De dagen kruipen stilletjes voorbij. Er gebeurt niks speciaals, we doen niks speciaals. Michel blijft last hebben van zijn knie. De pillen helpen te weinig. Zijn knie is opgezwollen en warm. Verder heeft hij geen koorts, maar het wordt vooral moeilijk om recht te gaan staan en te gaan zitten. Stappen doet hij met een gestrekt been. Op aanraden van de dokter zijn we terug begonnen met pijnpleisters. Want afgelopen nacht heeft Michel weer bijna niet geslapen.
Bezoek doet hem deugd. Zaterdag is Marc hem komen uithalen om in het tennislokaal naar de voetbal te gaan kijken (Belgacom tv). Hij vond het heel fijn om er nog eens uit te zijn. En gisteren heb ik hem naar de tennisclub gebracht om een kaartje te leggen. Ook dat heeft hem goed gedaan. Eigenlijk ben ik blij dat hij zich niet meer zo afzondert van de buitenwerreld. Want behalve zijn wandelingen ging hij nergens meer mee naar toe. Hopelijk heeft hij de draad vanaf nu terug opgepakt, en staat zijn knie dit niet in de weg. Genieten, dat zou hij moeten doen, van kleine dingen en tijdens elk goed moment... Dat zouden we allemaal moeten doen, maar vergeten we veel te vlug.
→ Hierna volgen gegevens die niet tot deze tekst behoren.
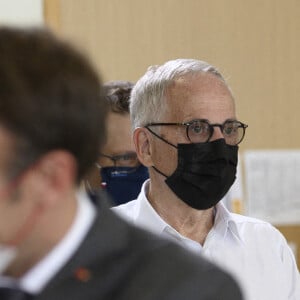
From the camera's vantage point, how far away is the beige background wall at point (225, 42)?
301cm

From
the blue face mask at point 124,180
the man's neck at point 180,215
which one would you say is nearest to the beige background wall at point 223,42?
the blue face mask at point 124,180

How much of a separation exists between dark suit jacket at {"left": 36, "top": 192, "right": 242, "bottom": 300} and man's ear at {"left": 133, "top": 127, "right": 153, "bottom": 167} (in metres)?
0.83

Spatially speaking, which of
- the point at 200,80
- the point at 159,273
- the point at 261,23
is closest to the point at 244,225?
the point at 200,80

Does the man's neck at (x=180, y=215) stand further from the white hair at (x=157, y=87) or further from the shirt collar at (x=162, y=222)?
the white hair at (x=157, y=87)

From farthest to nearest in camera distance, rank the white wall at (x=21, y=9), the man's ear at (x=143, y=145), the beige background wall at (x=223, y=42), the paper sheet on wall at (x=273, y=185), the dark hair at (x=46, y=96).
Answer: the paper sheet on wall at (x=273, y=185) → the beige background wall at (x=223, y=42) → the white wall at (x=21, y=9) → the man's ear at (x=143, y=145) → the dark hair at (x=46, y=96)

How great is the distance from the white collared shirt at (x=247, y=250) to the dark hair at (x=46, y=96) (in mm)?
831

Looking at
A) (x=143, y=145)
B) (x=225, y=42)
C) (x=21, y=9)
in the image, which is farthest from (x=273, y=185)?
(x=143, y=145)

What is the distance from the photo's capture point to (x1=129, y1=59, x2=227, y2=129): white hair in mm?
1978

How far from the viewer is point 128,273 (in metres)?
1.13

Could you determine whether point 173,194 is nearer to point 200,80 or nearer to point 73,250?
point 200,80

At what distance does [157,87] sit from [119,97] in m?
0.34

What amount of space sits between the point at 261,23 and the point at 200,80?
4.65 feet

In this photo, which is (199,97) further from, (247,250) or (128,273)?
(128,273)

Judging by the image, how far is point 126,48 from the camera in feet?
10.0
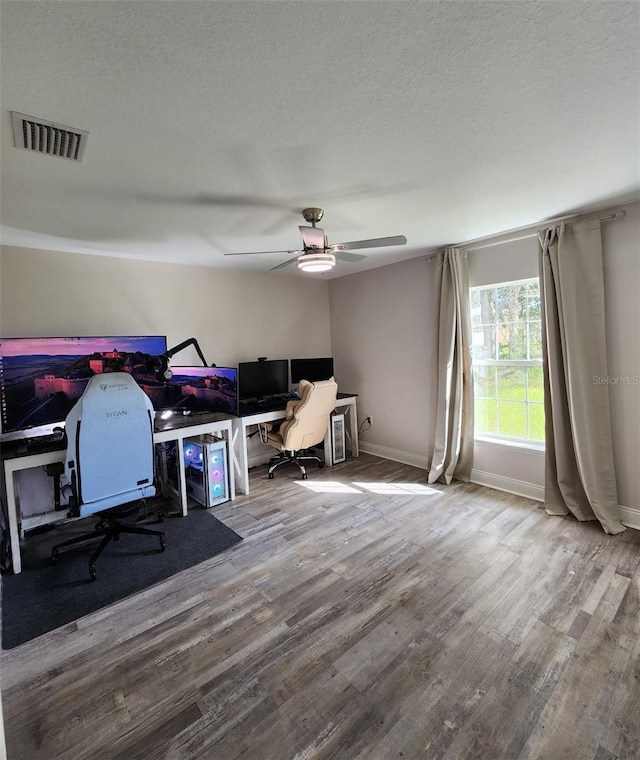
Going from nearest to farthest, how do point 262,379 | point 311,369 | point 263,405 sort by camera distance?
point 263,405, point 262,379, point 311,369

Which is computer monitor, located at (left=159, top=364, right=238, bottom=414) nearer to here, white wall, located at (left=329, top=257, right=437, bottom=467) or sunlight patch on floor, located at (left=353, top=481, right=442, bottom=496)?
sunlight patch on floor, located at (left=353, top=481, right=442, bottom=496)

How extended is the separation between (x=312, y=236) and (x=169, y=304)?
2.13 m

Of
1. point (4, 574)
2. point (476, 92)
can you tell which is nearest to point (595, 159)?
point (476, 92)

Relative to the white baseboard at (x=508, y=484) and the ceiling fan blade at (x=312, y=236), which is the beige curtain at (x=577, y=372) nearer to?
the white baseboard at (x=508, y=484)

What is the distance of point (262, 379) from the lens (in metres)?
4.19

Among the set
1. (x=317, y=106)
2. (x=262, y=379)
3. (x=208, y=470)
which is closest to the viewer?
(x=317, y=106)

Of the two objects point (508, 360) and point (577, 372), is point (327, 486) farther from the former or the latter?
point (577, 372)

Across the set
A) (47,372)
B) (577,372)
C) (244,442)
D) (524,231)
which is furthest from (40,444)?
(524,231)

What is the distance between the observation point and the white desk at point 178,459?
7.70ft

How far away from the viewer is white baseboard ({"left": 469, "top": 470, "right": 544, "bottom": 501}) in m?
3.20

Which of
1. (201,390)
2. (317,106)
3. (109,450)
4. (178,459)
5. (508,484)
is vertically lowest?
(508,484)

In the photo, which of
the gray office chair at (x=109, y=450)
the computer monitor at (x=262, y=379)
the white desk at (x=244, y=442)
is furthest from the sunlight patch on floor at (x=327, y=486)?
the gray office chair at (x=109, y=450)

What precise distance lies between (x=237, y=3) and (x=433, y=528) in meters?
3.05

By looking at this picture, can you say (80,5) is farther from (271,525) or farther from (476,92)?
(271,525)
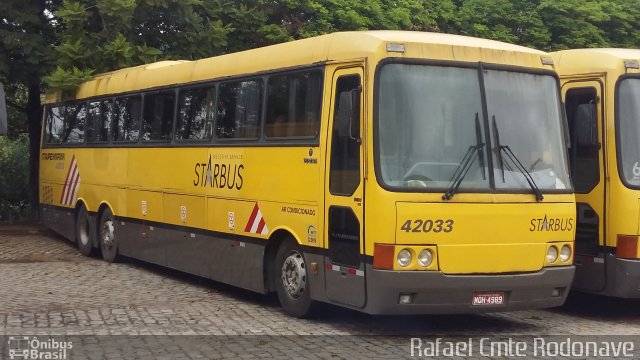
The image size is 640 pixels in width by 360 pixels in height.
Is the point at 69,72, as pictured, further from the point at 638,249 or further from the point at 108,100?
the point at 638,249

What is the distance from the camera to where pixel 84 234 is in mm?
16891

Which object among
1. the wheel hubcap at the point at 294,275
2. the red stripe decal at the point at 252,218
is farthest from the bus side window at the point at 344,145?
the red stripe decal at the point at 252,218

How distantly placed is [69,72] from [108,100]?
196cm

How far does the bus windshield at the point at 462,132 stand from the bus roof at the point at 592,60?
1.66 meters

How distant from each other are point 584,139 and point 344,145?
3.41 m

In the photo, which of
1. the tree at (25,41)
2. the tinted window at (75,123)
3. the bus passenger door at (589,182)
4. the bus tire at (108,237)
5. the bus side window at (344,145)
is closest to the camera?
the bus side window at (344,145)

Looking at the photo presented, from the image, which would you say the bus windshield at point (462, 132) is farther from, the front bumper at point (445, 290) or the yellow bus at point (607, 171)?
the yellow bus at point (607, 171)

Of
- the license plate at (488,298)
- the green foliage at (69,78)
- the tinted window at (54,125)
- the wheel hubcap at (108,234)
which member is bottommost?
the license plate at (488,298)

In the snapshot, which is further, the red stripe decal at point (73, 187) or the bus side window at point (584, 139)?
the red stripe decal at point (73, 187)

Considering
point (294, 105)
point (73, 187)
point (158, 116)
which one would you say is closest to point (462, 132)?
point (294, 105)

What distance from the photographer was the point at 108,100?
16109 mm

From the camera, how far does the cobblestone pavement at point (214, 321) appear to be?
8.45 m

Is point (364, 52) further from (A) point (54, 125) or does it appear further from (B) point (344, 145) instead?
(A) point (54, 125)

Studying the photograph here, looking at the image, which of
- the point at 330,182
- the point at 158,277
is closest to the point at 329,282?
the point at 330,182
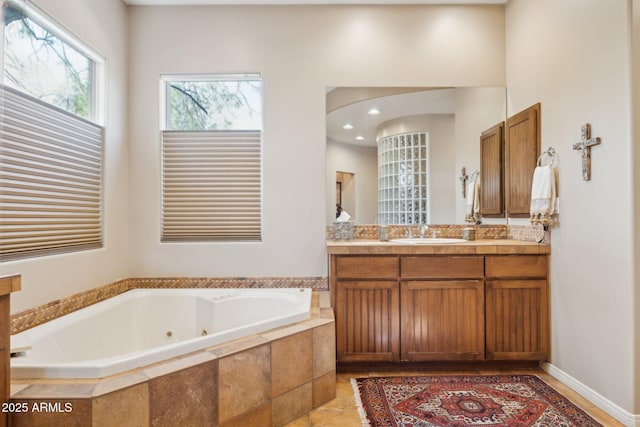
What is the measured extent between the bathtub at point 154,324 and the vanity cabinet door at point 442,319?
743 mm

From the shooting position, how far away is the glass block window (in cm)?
289

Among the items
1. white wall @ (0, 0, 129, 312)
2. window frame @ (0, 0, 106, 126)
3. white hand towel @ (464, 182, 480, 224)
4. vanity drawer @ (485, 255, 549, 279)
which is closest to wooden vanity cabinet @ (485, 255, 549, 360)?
vanity drawer @ (485, 255, 549, 279)

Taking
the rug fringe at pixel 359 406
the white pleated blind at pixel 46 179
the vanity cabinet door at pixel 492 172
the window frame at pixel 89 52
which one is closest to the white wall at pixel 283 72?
the window frame at pixel 89 52

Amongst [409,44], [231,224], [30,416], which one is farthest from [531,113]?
[30,416]

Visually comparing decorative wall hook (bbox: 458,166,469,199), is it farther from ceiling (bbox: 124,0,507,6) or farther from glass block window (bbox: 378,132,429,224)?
ceiling (bbox: 124,0,507,6)

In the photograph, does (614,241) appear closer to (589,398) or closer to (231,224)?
(589,398)

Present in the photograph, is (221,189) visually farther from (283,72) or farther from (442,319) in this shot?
(442,319)

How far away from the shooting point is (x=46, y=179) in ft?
6.42

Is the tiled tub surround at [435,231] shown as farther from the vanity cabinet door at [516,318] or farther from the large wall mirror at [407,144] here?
the vanity cabinet door at [516,318]

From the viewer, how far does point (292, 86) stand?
9.21 feet

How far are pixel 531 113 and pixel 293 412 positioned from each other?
256 cm

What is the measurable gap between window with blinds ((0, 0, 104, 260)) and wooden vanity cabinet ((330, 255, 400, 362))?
1.73 m

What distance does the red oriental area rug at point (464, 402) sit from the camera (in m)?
1.81

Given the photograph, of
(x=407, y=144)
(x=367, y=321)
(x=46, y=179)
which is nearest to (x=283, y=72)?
(x=407, y=144)
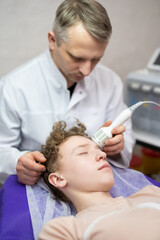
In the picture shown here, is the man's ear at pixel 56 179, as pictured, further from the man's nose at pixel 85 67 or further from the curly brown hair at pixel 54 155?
the man's nose at pixel 85 67

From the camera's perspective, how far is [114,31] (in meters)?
2.15

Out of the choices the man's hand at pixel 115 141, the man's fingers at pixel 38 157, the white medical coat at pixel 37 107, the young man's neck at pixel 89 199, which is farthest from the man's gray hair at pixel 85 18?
the young man's neck at pixel 89 199

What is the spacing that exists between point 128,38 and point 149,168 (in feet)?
3.69

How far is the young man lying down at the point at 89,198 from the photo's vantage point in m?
0.93

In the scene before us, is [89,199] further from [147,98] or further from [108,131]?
[147,98]

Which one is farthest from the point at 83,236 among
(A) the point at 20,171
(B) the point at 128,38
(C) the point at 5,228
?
(B) the point at 128,38

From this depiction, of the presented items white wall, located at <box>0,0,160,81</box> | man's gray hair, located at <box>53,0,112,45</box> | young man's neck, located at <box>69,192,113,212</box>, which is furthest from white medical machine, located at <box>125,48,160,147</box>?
Result: young man's neck, located at <box>69,192,113,212</box>

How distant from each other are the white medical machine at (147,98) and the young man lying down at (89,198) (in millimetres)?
668

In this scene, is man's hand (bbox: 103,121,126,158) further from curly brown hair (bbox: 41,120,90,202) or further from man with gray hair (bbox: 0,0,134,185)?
curly brown hair (bbox: 41,120,90,202)

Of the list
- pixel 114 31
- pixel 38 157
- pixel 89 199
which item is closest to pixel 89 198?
pixel 89 199

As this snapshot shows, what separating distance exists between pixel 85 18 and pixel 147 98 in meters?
0.87

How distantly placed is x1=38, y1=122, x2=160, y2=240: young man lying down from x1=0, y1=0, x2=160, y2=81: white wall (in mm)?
614

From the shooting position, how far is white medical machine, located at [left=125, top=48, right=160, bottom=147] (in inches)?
71.9

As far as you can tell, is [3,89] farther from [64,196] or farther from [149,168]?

We hadden eerst (nogmaals) besloten om woensdag-donderdag naar zee te gaan, maar we hebben het weer maar uitgesteld. Met een zere knie kan je niet wandelen, en dus wil Michel liever niet gaan. Als het is voor op een kamer te zitten, kunnen we hier beter in de tuin zitten. Misschien zouden we met een gocart kunnen gaan rijden, zoals toen we elkaar pas kenden. Maar dit keer trap ik alleen, en bij zit er bij op. De frisse zeelucht opsnuiven. Wegdromen van het eindeloze zicht. Ons gelukkig voelen. Maar gaan we dat ooit nog kunnen doen, zonder dat die donkere wolk het geheel overschaduwd. Zonder in ons achterhoofd te denken aan de angst en de onzekerheid.